=== TRECHO DO TEXTO ===
Coube a Stuart Kremsky compilar os 20 números do CD “The best of the complete Pablo solo masterpieces” (77m08s), frutos da célebre maratona de 125 faixas de piano-solo realizada pelo virtuose Art Tatum, entre 1953 e 55, e agrupadas em 13 LPs, sob os auspícios de Norman Granz. Cego de um olho, autodidata, Tatum (1910-1956) criou um estilo tão brilhante quanto incomparável. Concertistas como Horowitz e Gieseking estavam entre os seus maiores fãs, mas ainda assim, sua assombrosa técnica permanece longe de ser uma unanimidade, a ponto do crítico do NY Times, Ben Ratliff, no livro “The New York Times essential library of jazz”, afirmar que seus discos são cansativos e interessam apenas a pianistas. O tratamento dispensado a jóias como “Too marvelous for words”, “Stardust”, “Body and soul”, “Cherokee”, “Night and day” e “Tea for two” permitirá ao ouvinte tirar suas próprias conclusões.
=== MATERIAL FORNECIDO ===
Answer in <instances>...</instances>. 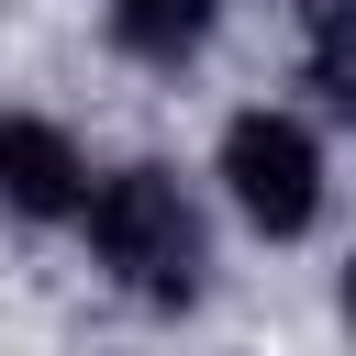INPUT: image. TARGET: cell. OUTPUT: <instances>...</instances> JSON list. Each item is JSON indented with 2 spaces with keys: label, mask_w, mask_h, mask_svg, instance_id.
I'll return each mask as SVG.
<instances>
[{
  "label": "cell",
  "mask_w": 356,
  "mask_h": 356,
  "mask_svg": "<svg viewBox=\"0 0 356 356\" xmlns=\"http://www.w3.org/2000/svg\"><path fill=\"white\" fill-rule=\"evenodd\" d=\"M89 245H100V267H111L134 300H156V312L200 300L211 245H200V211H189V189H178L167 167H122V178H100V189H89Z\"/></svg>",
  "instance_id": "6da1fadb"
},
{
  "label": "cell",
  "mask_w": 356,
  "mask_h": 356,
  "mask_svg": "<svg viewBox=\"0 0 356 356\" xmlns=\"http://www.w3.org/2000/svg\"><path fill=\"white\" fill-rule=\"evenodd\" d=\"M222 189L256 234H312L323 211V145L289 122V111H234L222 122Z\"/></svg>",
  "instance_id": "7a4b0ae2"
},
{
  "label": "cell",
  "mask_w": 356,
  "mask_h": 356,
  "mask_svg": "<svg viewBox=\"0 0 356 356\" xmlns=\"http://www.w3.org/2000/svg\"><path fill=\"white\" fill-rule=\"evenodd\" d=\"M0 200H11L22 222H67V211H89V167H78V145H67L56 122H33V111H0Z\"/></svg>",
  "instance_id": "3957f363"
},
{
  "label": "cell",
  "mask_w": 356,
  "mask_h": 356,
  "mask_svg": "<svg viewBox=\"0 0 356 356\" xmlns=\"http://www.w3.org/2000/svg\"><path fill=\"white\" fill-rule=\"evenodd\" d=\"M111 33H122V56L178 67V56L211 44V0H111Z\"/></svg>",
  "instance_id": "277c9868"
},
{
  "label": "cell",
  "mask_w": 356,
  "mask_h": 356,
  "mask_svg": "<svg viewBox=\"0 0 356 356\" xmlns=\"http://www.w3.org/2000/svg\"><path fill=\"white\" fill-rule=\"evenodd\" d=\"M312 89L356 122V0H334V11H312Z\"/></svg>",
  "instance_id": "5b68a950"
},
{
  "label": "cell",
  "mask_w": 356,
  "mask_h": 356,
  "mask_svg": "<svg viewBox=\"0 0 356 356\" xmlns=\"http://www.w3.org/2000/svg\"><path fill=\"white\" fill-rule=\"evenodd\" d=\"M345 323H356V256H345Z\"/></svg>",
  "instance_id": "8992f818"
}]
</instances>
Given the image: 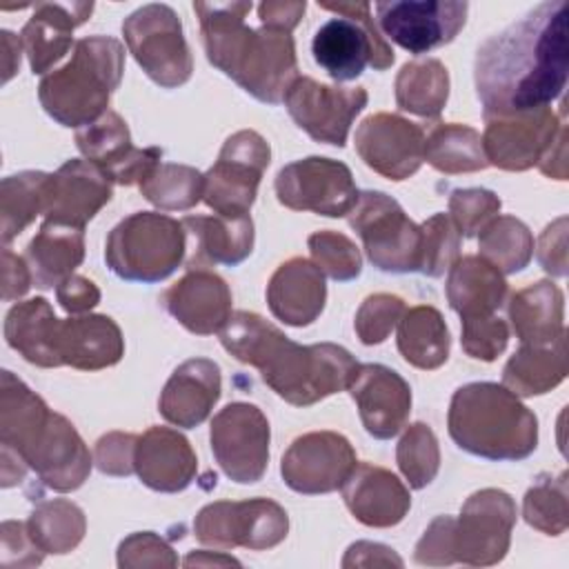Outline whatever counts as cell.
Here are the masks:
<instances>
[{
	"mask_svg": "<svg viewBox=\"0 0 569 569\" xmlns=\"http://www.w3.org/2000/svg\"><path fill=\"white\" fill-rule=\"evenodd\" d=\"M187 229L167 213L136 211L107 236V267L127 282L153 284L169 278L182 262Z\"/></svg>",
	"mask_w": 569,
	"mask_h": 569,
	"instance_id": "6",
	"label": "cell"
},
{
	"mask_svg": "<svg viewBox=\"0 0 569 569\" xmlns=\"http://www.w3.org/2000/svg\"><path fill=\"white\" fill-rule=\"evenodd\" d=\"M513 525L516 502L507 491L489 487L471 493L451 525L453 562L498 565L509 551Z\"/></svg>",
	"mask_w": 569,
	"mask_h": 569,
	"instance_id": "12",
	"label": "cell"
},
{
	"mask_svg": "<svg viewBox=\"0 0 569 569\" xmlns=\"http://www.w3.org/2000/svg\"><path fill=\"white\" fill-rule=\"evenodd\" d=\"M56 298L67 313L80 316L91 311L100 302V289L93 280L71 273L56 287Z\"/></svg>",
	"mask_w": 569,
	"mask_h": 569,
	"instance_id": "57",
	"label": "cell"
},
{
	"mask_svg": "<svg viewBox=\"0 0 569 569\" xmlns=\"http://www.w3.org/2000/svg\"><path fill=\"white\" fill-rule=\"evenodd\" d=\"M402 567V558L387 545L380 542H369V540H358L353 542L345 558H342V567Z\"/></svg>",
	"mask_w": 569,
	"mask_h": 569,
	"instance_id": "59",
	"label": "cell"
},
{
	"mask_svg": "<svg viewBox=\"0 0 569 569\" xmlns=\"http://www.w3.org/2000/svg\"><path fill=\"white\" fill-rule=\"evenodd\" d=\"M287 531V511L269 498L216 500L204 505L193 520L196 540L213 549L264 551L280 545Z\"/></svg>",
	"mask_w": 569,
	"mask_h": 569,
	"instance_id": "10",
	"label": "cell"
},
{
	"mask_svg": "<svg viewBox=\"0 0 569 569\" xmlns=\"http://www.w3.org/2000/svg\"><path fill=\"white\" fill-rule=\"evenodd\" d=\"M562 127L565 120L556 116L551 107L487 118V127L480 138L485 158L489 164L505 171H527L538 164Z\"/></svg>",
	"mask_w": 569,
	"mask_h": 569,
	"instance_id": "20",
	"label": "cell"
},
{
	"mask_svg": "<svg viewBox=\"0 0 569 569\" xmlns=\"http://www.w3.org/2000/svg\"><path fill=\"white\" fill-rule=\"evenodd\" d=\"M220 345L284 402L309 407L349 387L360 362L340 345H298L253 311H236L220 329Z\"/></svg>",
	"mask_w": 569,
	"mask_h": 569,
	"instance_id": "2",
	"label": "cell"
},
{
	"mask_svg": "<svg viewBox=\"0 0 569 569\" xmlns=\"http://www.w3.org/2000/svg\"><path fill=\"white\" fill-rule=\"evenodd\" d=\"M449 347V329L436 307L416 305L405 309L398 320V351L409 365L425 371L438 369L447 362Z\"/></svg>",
===
▶ [INSTRUÇÕES] Reproduza, sem qualquer alteração, a passagem do texto sobre o disco de Art Tatum que começa nas palavras “Coube a Stuart” e termina após as palavras “suas próprias conclusões.”.

▶ [RESPOSTA DO EXERCÍCIO]
Coube a Stuart Kremsky compilar os 20 números do CD “The best of the complete Pablo solo masterpieces” (77m08s), frutos da célebre maratona de 125 faixas de piano-solo realizada pelo virtuose Art Tatum, entre 1953 e 55, e agrupadas em 13 LPs, sob os auspícios de Norman Granz. Cego de um olho, autodidata, Tatum (1910-1956) criou um estilo tão brilhante quanto incomparável. Concertistas como Horowitz e Gieseking estavam entre os seus maiores fãs, mas ainda assim, sua assombrosa técnica permanece longe de ser uma unanimidade, a ponto do crítico do NY Times, Ben Ratliff, no livro “The New York Times essential library of jazz”, afirmar que seus discos são cansativos e interessam apenas a pianistas. O tratamento dispensado a jóias como “Too marvelous for words”, “Stardust”, “Body and soul”, “Cherokee”, “Night and day” e “Tea for two” permitirá ao ouvinte tirar suas próprias conclusões.